European stocks fell on Thursday after Federal Reserve chair Jay Powell warned that US interest rates were likely to rise more than previously anticipated as the central bank battled inflation.
The regional Stoxx Europe 600 declined 1 per cent in early trading. London’s FTSE fell 0.5 per cent ahead of the Bank of England’s policy meeting, with financial markets betting on a jumbo 0.75 percentage point interest rate rise. Contracts tracking Wall Street’s benchmark S&P 500 lost 0.1 per cent while those tracking the tech-heavy Nasdaq 100 fell 0.2 per cent.
The moves come after the Fed on Wednesday increased its main interest rate by 0.75 percentage points for the fourth time in a row, bringing the federal funds rate to a target range of 3.75 per cent to 4 per cent.

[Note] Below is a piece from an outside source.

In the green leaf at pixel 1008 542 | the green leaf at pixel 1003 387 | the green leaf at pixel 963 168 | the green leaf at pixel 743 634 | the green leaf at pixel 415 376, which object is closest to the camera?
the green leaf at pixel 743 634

The S&P 500 was in positive territory immediately after the widely expected announcement, but ended the session down 2.5 per cent following Powell’s subsequent press conference.

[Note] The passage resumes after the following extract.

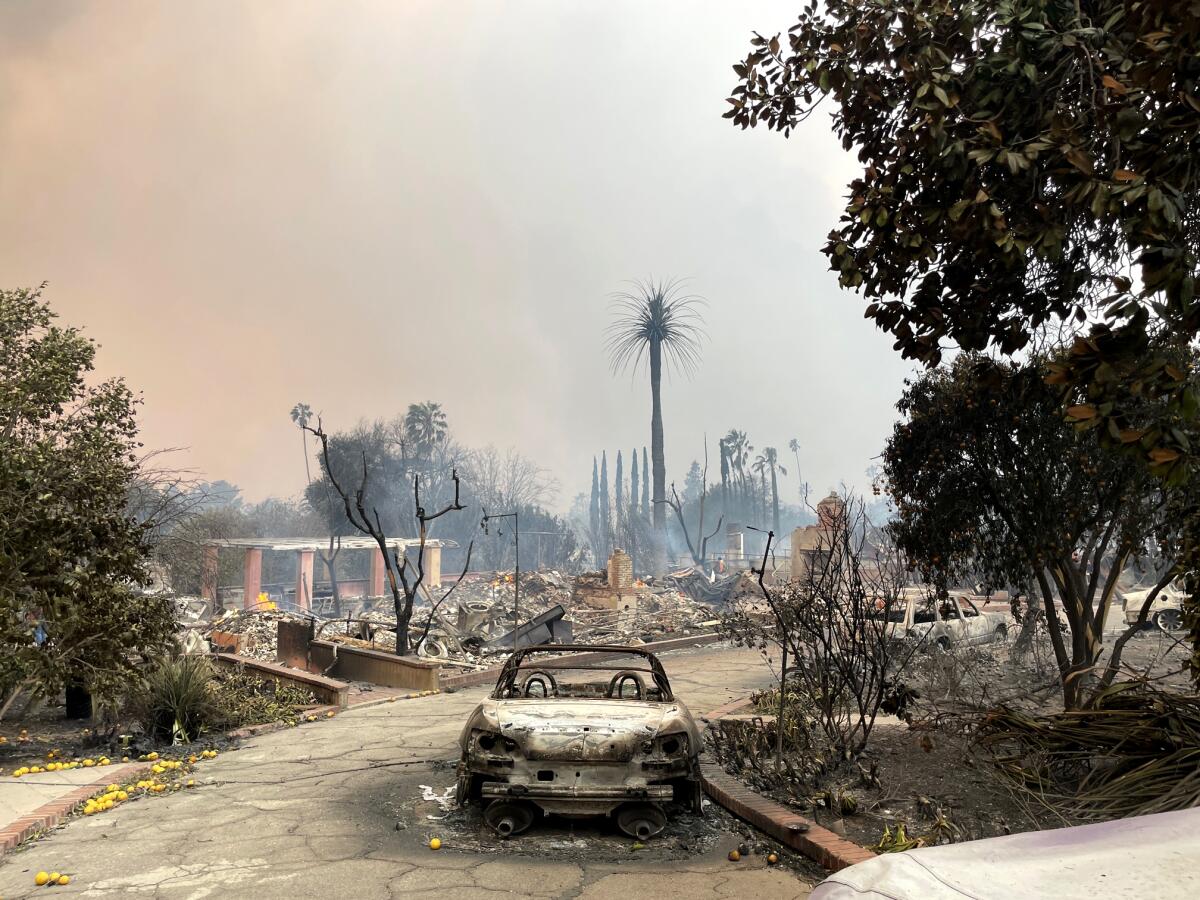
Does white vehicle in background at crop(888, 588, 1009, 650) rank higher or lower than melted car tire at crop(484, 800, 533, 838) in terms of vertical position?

Responding to questions, the central bank governor hinted that the pace of rate increases could slow as soon as the Fed’s December meeting but warned that with inflation running hot, “the ultimate level of interest rates will be higher than expected”.
Mike Zigmont, head of trading and research at Harvest Volatility Management, said Powell’s statements were likely to snuff out investor optimism that has helped US stock indices rise over the past fortnight.

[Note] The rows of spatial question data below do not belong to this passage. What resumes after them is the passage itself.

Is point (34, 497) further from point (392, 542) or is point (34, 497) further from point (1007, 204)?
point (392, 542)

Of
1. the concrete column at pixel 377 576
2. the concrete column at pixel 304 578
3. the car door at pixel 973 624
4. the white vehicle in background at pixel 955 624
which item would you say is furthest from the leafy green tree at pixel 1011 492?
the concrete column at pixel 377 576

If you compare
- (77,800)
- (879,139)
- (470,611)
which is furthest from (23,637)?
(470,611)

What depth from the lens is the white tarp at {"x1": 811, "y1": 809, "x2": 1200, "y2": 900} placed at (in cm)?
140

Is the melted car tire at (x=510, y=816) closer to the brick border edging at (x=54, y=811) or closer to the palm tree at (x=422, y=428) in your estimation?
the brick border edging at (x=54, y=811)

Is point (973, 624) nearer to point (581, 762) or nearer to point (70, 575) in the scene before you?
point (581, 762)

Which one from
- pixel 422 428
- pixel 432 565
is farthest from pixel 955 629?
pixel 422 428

“We just set a new sentimental tone and it’s bearish. I don’t know if it’s going to get ugly but optimism is out the window for a while.”
Government bond prices fell as investors digested the news, with the yield on the 10-year US Treasury note up 0.09 percentage points to 4.15 per cent on Thursday. Rising yields reflect lower prices. The two-year Treasury yield, which is particularly sensitive to monetary policy expectations, rose 0.12 percentage points to 4.69 per cent.
The dollar index, which tracks the US currency against six others including the euro and sterling, strengthened 0.3 per cent on Thursday.
Asian equities fell sharply after China’s National Health Commission quashed rumours that the country was preparing to ease its strict zero-Covid approach.
“[We must] work to control sudden outbreaks of the pandemic?.?.?.?as quickly and at as low cost as possible,” the NHC said.
The statement from China’s top health authority sent domestic stocks lower on Thursday morning, with the benchmark CSI 300 and Hong Kong’s Hang Seng index down 0.8 per cent and 3.1 per cent, respectively.